This bill is dodgy for another reason. With it, the Abbott government continues on its rampage of broken election promises. For two years this government has been breaking election promises. It is quite an extraordinary effort! Most would try to give up in the first year, but not this coalition government. Work Choices is not dead, buried and cremated. The Prime Minister may not speak its name, but it is clear from the provisions of this bill that Work Choices has been very much resurrected or, if you prefer, reincarnated.

Regardless of the belief system, Australians know there is nothing holy or virtuous about Work Choices. Work Choices meant no choices to Australian workers, and this bill is again about having no choices. There is no choice but to see the rights and protections conferred by collective bargaining and the award system stripped away from workers. Despite the promise that Work Choices is dead, buried and cremated, there is no choice but to stand by while the coalition weaves a complex legislative web by which to micromanage industrial outcomes for the benefit of a few. Contrary to any promise of simplification and fairness, there is no choice but to accept what lies at the heart of the coalition government's industrial relations policy. Fairness and equity for all is expendable for it in pursuit of industrial agendas which benefit the few. There is no choice but to accept that people in a workplace are, for some reason, considered expendable and unworthy. It is hard to imagine what the government considers to be the role of workers.

What to work on:
[1] According to the Work Choices speech, for how long has the government been breaking election promises?
[2] Extend the Work Choices speech with one more paragraph in the same voice, picking up after its final sentence.

Data records:
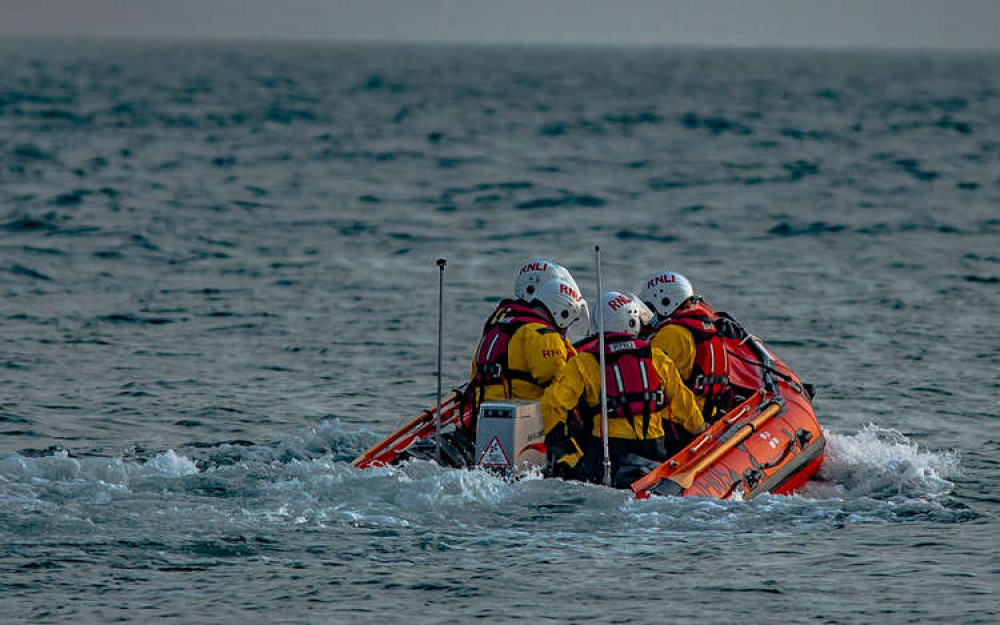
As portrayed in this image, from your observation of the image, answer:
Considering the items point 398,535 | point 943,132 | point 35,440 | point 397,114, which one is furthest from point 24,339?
point 397,114

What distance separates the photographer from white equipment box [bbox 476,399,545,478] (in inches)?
386

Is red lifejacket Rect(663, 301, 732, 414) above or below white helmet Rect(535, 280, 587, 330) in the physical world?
below

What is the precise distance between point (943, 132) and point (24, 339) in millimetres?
42013

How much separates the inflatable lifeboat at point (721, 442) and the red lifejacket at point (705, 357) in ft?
0.88

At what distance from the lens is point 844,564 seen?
8.84m

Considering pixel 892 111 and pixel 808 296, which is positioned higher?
pixel 892 111

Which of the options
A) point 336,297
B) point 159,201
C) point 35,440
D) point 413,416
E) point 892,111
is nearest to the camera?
point 35,440

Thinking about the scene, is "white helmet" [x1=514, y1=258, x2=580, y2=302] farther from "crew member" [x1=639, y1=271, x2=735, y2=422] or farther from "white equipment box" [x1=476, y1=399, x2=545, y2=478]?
"white equipment box" [x1=476, y1=399, x2=545, y2=478]

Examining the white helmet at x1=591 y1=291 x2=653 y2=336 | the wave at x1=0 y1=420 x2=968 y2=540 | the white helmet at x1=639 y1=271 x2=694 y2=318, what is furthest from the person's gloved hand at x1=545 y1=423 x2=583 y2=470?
the white helmet at x1=639 y1=271 x2=694 y2=318

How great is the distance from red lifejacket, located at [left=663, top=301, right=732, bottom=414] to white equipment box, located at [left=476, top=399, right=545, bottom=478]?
1.72 meters

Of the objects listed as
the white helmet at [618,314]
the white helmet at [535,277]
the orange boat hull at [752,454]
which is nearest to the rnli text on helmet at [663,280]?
the white helmet at [535,277]

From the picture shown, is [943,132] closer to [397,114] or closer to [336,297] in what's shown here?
[397,114]

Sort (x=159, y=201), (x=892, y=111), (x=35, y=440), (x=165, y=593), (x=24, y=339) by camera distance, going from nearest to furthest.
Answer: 1. (x=165, y=593)
2. (x=35, y=440)
3. (x=24, y=339)
4. (x=159, y=201)
5. (x=892, y=111)

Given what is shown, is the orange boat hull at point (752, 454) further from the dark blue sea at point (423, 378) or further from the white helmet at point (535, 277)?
the white helmet at point (535, 277)
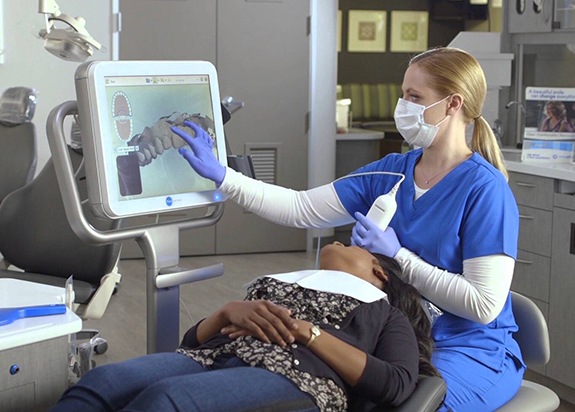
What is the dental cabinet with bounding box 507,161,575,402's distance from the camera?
3.75 m

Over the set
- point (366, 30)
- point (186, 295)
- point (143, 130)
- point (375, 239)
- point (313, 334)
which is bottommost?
point (186, 295)

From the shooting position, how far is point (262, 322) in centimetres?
196

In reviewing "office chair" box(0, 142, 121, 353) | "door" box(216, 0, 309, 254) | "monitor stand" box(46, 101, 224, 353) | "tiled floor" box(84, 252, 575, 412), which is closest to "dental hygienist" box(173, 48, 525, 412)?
"monitor stand" box(46, 101, 224, 353)

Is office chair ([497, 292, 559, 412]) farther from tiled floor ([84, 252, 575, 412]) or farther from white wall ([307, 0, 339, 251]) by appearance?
white wall ([307, 0, 339, 251])

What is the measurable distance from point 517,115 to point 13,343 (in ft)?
12.0

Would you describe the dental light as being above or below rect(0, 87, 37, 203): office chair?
above

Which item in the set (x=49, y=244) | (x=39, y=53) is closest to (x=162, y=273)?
(x=49, y=244)

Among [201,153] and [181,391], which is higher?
[201,153]

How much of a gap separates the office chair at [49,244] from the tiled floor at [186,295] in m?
0.60

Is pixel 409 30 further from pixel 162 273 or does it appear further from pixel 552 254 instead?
pixel 162 273

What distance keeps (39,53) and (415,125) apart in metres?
3.77

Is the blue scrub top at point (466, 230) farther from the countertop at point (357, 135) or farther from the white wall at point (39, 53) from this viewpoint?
the countertop at point (357, 135)

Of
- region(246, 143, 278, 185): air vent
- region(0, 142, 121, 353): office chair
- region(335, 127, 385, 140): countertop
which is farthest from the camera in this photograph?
region(335, 127, 385, 140): countertop

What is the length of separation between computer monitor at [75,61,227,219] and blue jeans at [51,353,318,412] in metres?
0.35
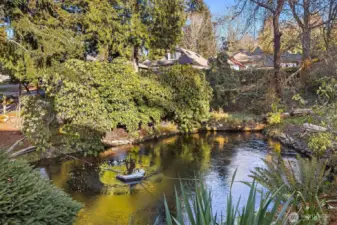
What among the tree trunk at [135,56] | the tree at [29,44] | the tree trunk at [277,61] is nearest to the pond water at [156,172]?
the tree trunk at [277,61]

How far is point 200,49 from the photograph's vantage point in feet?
100

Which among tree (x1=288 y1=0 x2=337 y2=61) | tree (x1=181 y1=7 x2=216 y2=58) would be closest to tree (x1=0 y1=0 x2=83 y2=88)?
tree (x1=288 y1=0 x2=337 y2=61)

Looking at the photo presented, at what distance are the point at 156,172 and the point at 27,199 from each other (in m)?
6.15

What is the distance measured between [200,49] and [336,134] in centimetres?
2615

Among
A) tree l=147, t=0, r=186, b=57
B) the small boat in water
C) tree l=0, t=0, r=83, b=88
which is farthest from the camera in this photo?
tree l=147, t=0, r=186, b=57

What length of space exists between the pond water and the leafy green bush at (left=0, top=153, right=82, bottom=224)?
183 cm

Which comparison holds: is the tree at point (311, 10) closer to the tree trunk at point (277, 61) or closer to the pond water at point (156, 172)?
the tree trunk at point (277, 61)

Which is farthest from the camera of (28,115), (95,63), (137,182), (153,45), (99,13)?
(153,45)

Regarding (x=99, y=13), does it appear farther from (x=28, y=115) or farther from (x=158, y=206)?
(x=158, y=206)

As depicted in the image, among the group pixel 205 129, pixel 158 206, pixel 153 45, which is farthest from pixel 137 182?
pixel 153 45

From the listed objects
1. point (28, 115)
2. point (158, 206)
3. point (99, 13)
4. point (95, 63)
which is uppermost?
point (99, 13)

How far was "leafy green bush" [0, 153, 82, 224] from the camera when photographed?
2588mm

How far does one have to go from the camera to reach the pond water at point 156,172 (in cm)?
628

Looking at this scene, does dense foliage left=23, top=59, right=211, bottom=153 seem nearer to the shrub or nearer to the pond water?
the pond water
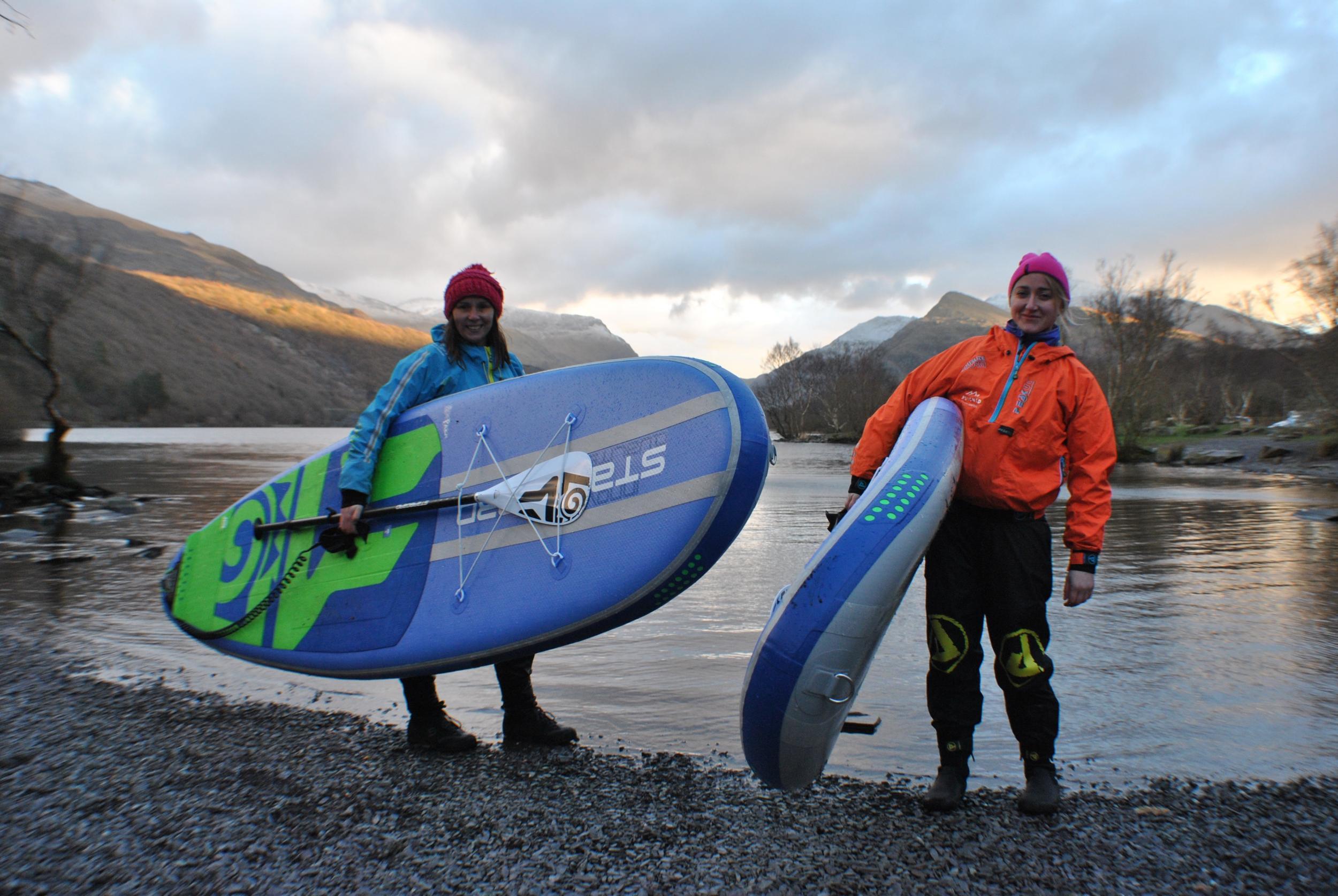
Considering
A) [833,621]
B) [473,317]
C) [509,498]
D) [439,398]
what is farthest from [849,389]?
[833,621]

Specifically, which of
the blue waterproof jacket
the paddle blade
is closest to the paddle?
the paddle blade

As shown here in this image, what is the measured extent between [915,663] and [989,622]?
1993 millimetres

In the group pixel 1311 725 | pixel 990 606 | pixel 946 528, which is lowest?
pixel 1311 725

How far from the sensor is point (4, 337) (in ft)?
70.8

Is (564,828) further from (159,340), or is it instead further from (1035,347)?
(159,340)

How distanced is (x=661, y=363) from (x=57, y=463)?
624 inches

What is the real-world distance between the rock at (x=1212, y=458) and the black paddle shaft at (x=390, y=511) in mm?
29807

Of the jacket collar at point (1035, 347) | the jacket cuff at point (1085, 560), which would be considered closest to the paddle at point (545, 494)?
the jacket collar at point (1035, 347)

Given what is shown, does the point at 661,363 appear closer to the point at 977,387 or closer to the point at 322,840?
the point at 977,387

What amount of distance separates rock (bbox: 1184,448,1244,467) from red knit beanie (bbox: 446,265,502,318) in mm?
29671

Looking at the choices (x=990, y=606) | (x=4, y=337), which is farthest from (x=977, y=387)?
(x=4, y=337)

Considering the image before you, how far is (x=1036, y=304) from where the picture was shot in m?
2.74

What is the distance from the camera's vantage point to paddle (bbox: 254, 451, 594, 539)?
3.25 meters

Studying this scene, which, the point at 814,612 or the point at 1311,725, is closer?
the point at 814,612
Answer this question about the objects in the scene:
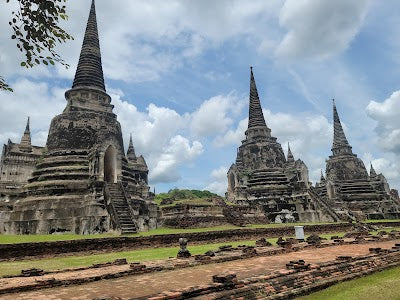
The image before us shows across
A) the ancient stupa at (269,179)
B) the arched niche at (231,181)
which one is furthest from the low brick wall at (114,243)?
the arched niche at (231,181)

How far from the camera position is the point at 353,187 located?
44.5 m

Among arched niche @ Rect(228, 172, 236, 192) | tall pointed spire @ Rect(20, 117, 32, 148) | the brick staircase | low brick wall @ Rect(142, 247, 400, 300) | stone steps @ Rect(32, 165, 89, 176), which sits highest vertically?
tall pointed spire @ Rect(20, 117, 32, 148)

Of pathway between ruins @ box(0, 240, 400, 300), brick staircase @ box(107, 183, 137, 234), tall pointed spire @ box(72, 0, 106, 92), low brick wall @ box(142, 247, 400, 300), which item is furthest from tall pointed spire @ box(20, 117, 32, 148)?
low brick wall @ box(142, 247, 400, 300)

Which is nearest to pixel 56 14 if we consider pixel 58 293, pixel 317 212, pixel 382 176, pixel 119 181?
pixel 58 293

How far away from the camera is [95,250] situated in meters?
14.6

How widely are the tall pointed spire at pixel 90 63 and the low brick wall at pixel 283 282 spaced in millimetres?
24319

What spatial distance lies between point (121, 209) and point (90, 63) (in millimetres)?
14426

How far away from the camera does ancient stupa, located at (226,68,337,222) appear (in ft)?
113

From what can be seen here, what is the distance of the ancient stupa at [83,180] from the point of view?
797 inches

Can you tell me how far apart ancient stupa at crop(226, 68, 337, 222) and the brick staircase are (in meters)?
16.0

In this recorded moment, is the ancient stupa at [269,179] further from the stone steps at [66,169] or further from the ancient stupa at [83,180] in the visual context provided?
the stone steps at [66,169]

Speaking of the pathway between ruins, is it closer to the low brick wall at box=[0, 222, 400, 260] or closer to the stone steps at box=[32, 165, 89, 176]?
the low brick wall at box=[0, 222, 400, 260]

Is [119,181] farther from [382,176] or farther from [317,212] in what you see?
[382,176]

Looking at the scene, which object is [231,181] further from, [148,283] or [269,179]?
[148,283]
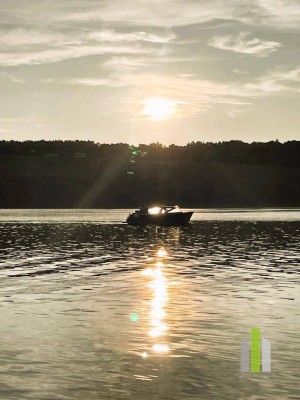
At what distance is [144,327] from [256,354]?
Result: 5738 millimetres

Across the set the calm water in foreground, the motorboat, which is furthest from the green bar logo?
the motorboat

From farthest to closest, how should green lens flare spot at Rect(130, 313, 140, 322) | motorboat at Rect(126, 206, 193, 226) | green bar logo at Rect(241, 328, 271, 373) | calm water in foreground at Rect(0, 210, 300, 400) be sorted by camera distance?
1. motorboat at Rect(126, 206, 193, 226)
2. green lens flare spot at Rect(130, 313, 140, 322)
3. green bar logo at Rect(241, 328, 271, 373)
4. calm water in foreground at Rect(0, 210, 300, 400)

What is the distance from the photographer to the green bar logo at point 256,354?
71.7 feet

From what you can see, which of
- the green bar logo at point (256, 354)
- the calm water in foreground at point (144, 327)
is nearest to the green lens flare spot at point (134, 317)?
the calm water in foreground at point (144, 327)

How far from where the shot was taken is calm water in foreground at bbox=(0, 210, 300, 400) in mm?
19969

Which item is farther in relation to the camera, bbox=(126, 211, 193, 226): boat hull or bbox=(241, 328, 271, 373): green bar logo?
bbox=(126, 211, 193, 226): boat hull

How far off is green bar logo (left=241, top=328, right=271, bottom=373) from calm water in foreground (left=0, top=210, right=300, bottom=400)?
24 centimetres

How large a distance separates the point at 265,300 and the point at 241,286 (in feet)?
18.8

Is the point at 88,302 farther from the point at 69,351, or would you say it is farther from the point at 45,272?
the point at 45,272

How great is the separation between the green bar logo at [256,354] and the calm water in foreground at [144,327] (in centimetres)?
24

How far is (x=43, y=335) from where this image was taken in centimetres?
2644

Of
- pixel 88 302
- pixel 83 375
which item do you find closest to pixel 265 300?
pixel 88 302

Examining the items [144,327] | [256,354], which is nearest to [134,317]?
[144,327]

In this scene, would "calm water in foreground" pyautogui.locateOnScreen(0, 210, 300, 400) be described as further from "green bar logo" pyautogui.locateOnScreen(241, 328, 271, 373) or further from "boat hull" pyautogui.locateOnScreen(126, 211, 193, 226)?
"boat hull" pyautogui.locateOnScreen(126, 211, 193, 226)
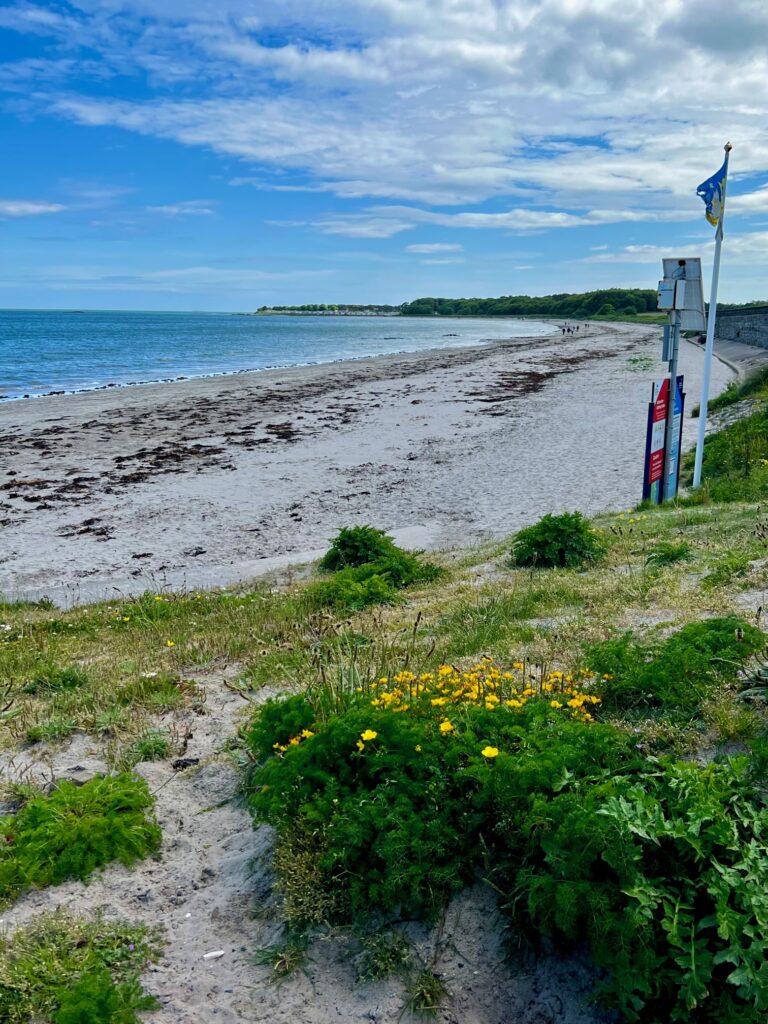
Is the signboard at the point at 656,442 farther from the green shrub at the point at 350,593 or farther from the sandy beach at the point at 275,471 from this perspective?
the green shrub at the point at 350,593

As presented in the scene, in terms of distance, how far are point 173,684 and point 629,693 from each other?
3323 millimetres

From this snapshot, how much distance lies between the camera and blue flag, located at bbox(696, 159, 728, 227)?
36.2 feet

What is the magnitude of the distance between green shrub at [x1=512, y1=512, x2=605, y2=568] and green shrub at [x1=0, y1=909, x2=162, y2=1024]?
567cm

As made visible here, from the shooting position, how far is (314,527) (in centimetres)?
1252

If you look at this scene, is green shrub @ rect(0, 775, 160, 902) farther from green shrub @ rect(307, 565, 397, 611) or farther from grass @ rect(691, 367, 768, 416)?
grass @ rect(691, 367, 768, 416)

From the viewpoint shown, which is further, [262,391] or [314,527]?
[262,391]

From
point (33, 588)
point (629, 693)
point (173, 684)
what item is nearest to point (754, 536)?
point (629, 693)

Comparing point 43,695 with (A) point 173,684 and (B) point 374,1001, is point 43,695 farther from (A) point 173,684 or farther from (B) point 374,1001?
(B) point 374,1001

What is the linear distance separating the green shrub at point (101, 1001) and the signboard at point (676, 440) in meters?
10.4

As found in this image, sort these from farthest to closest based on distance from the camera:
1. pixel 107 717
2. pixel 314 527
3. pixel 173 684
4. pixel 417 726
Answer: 1. pixel 314 527
2. pixel 173 684
3. pixel 107 717
4. pixel 417 726

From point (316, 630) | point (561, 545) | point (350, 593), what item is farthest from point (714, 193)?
point (316, 630)

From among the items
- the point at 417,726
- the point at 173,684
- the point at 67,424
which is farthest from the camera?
the point at 67,424

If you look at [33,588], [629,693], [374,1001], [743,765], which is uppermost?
[743,765]

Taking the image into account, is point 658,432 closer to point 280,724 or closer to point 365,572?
point 365,572
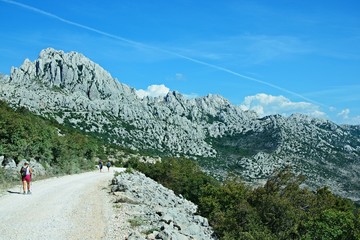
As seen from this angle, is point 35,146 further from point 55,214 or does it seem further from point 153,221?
point 153,221

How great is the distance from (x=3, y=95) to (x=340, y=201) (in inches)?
5720

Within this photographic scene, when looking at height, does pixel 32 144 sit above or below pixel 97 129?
below

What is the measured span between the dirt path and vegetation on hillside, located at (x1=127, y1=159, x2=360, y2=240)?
942 cm

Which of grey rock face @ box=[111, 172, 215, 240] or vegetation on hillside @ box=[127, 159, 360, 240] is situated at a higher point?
grey rock face @ box=[111, 172, 215, 240]

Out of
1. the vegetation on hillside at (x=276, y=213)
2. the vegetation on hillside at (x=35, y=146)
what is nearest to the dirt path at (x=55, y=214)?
the vegetation on hillside at (x=35, y=146)

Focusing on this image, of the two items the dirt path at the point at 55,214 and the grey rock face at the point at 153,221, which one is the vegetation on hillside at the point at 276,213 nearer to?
the grey rock face at the point at 153,221

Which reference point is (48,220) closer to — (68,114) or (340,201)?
(340,201)

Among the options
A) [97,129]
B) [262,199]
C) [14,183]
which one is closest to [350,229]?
[262,199]

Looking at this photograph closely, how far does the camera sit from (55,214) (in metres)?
20.9

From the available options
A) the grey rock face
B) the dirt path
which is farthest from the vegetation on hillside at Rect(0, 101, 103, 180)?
the grey rock face

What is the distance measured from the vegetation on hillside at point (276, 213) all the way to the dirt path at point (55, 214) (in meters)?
9.42

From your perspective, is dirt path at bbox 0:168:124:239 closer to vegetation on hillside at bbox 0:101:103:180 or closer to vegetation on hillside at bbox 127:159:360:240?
vegetation on hillside at bbox 0:101:103:180

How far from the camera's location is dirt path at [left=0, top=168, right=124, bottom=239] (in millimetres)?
17406

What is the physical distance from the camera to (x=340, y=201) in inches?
2057
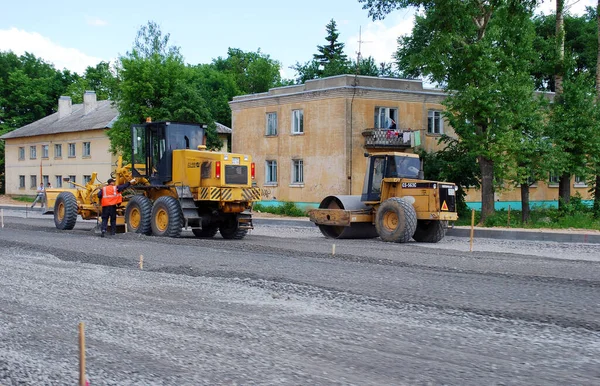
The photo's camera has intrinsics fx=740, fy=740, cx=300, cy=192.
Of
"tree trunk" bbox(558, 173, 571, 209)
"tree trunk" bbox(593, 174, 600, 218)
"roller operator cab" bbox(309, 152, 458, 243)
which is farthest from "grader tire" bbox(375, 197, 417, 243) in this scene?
"tree trunk" bbox(558, 173, 571, 209)

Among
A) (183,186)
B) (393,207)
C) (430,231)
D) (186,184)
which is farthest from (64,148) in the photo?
(393,207)

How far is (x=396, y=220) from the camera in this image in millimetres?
20750

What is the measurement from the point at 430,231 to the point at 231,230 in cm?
584

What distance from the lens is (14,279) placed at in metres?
12.2

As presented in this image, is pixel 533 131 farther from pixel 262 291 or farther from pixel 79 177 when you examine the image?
pixel 79 177

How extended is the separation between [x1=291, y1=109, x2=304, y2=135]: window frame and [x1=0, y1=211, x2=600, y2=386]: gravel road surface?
23390mm

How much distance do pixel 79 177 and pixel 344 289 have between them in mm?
50889

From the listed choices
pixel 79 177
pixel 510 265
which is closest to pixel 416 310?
pixel 510 265

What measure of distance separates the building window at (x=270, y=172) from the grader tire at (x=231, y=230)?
19.0 meters

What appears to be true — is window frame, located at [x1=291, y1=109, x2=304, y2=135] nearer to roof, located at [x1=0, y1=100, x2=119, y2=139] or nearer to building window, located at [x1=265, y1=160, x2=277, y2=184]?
building window, located at [x1=265, y1=160, x2=277, y2=184]

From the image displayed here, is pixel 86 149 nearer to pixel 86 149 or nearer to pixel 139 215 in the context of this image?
pixel 86 149

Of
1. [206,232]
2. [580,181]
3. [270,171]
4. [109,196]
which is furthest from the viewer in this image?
[270,171]

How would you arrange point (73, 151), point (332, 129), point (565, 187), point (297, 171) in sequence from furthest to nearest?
point (73, 151), point (297, 171), point (332, 129), point (565, 187)

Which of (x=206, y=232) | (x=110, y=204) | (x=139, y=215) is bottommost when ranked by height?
(x=206, y=232)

The replies:
[1] For two years.

[2]
The government do not value quality of life and family life. They do not value that employees want to earn a fair day's pay for a fair day's work. They do not value that workers' entitlements also include meaningful representation. They do not value hard-won industrial safety standards. They do not value ensuring workplace occupational health and safety and workers' compensation. According to the coalition, fairness, greater income equality and opportunity in the workplace simply should not exist for the worker. The Fair Work Amendment Bill continues in this marvellous tradition the coalition government have set out for themselves. Make no mistake: this bill is a step backwards. It is a Work Choices of the future. We need only consider some of the key provisions to see this clearly.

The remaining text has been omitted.